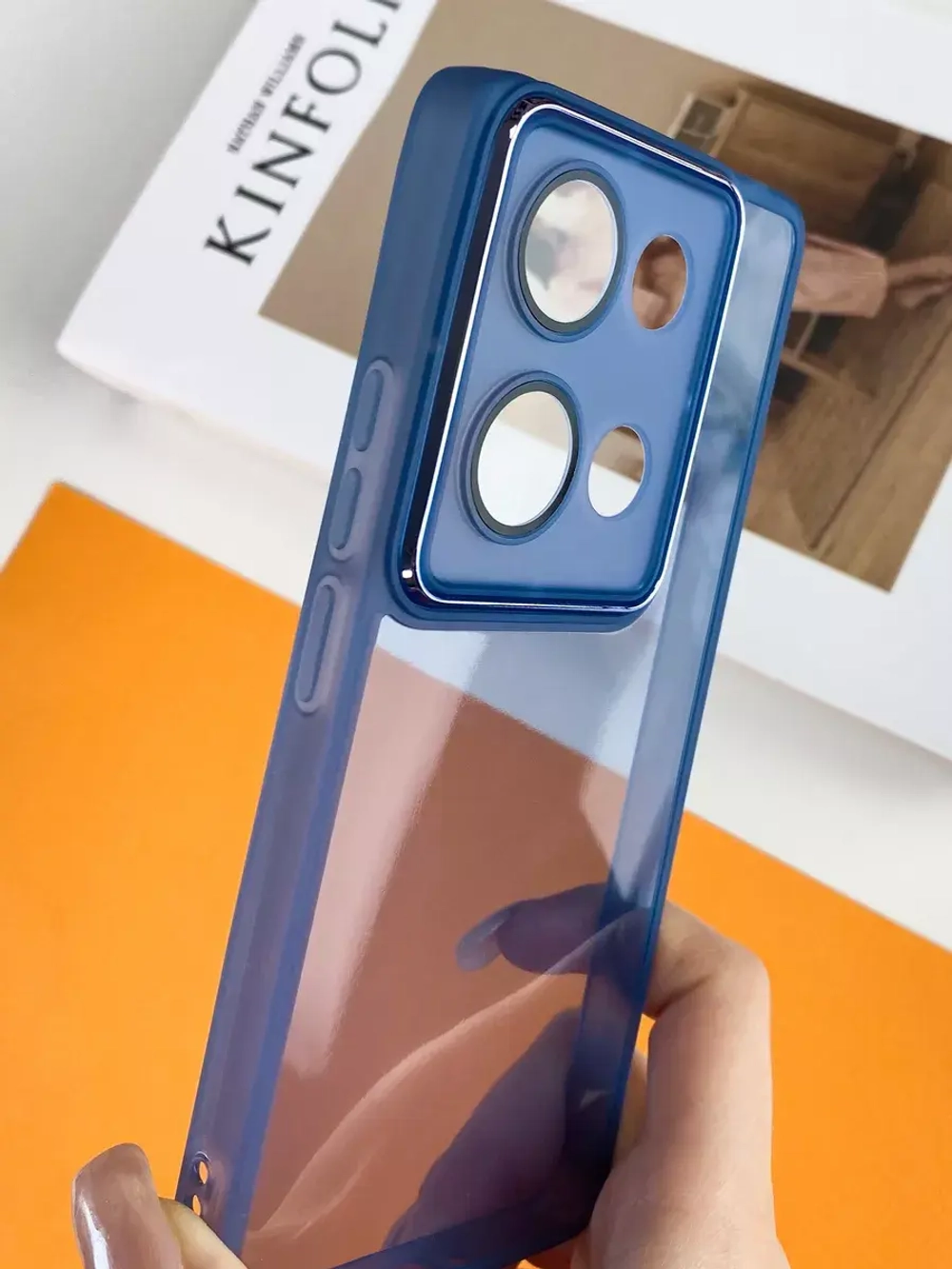 Чехол на Xiaomi Redmi Note 13 Pro 4G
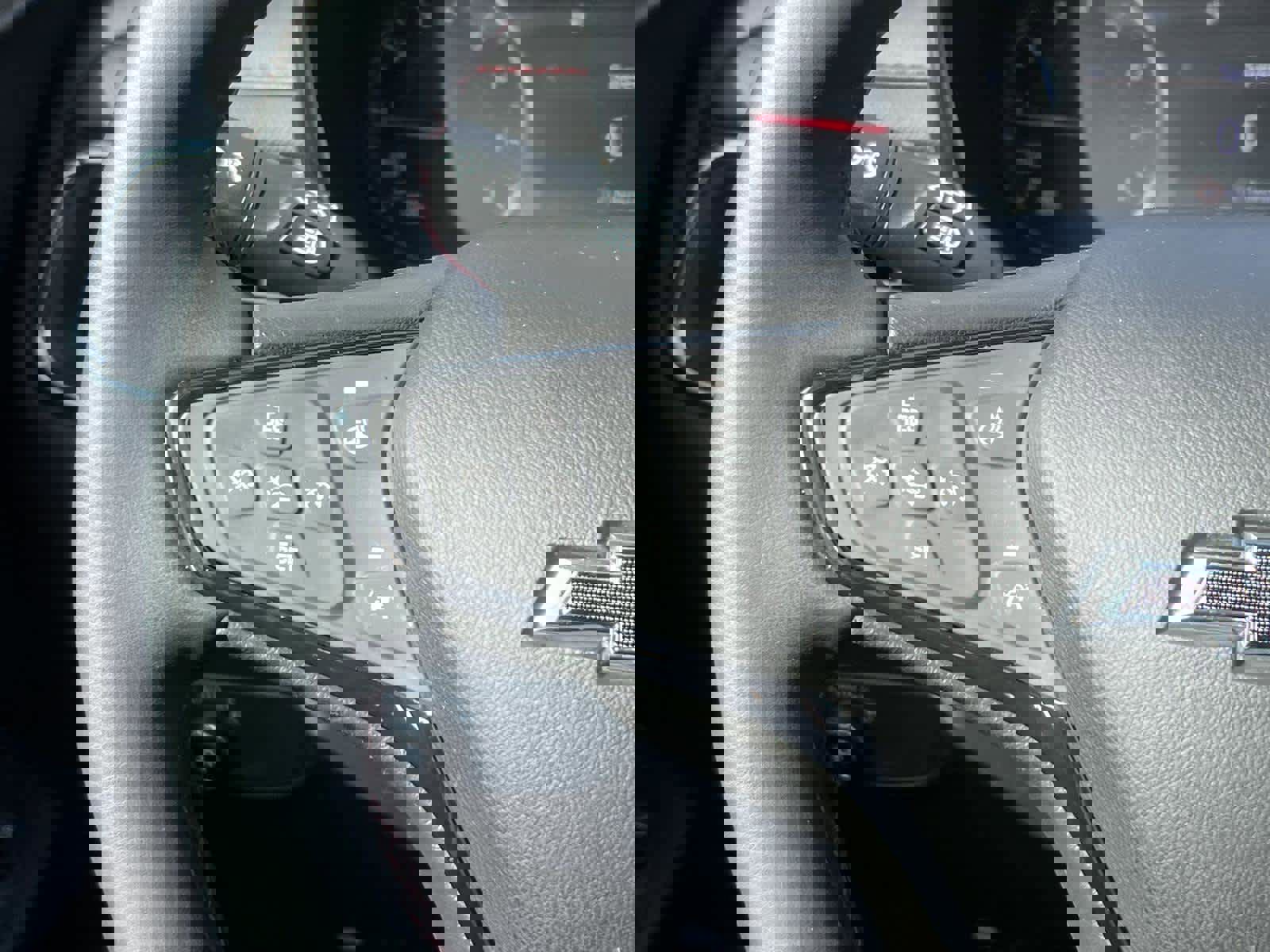 Certified 2024 Chevrolet Equinox RS image 21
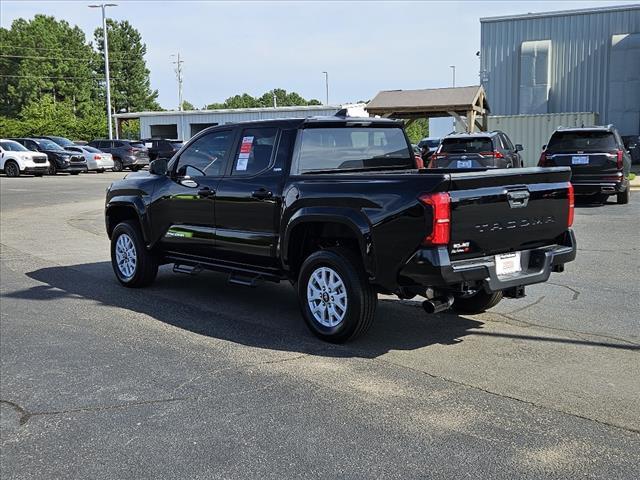 new 2024 Toyota Tacoma car, priced at $42,413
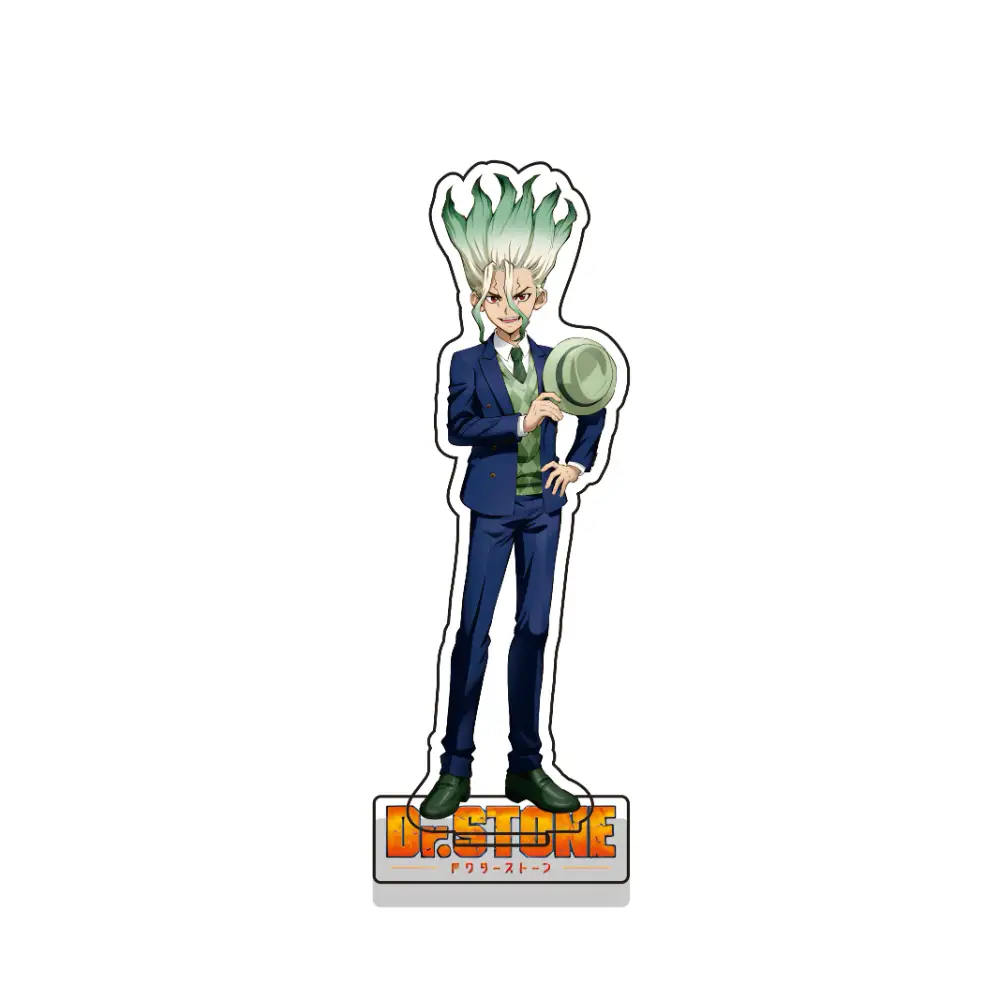Anime Dr. Stone 1 Acrylic Standee Anniversary Limited Edition, Special Theme, High-quality Custom Charm Phone Personalized, Keychain, Mô Hình Đứng Standee Anime, In 2 Mặt, Cao 6cm, Trang Trí Decor Bàn Học, Balo 9 Anime Dr. Stone 1 Acrylic Standee Anniversary Limited Edition, Special Theme, High-quality Custom Charm Phone Personalized, Keychain, Mô Hình Đứng Standee Anime, In 2 Mặt, Cao 6cm, Trang Trí Decor Bàn Học, Balo - Ảnh 9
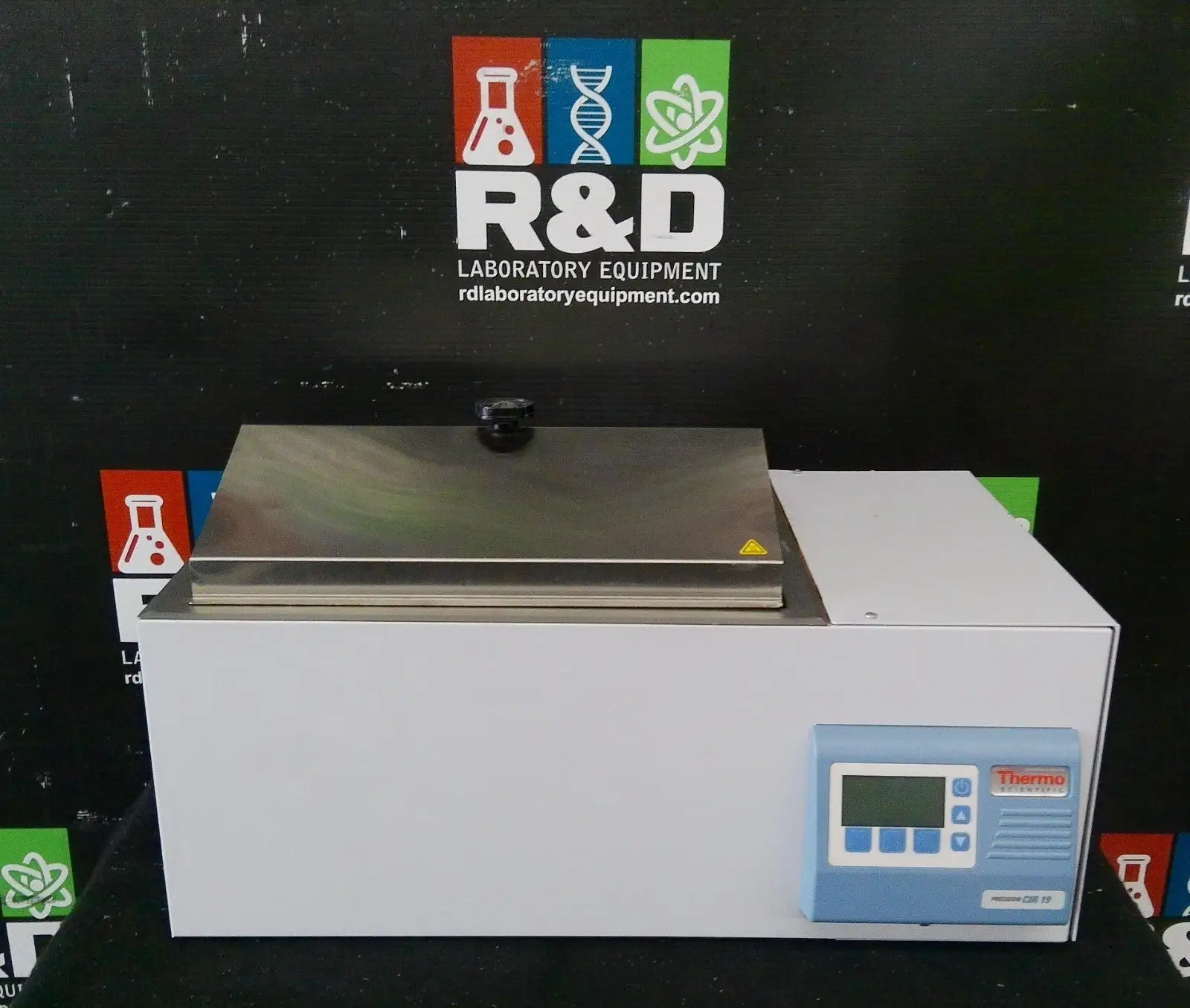 Thermo Scientific Precision TSCIR 19 Circulating 19L Water Bath FULLY TESTED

****************************************

_JOB_: Return every line of the data above word for word, leaving out the pictures.

_EXERCISE ANSWER_:
 Чехол на Xiaomi Redmi Note 13 Pro 4G
 Certified 2024 Chevrolet Equinox RS image 21
 new 2024 Toyota Tacoma car, priced at $42,413
Anime Dr. Stone 1 Acrylic Standee Anniversary Limited Edition, Special Theme, High-quality Custom Charm Phone Personalized, Keychain, Mô Hình Đứng Standee Anime, In 2 Mặt, Cao 6cm, Trang Trí Decor Bàn Học, Balo 9 Anime Dr. Stone 1 Acrylic Standee Anniversary Limited Edition, Special Theme, High-quality Custom Charm Phone Personalized, Keychain, Mô Hình Đứng Standee Anime, In 2 Mặt, Cao 6cm, Trang Trí Decor Bàn Học, Balo - Ảnh 9
 Thermo Scientific Precision TSCIR 19 Circulating 19L Water Bath FULLY TESTED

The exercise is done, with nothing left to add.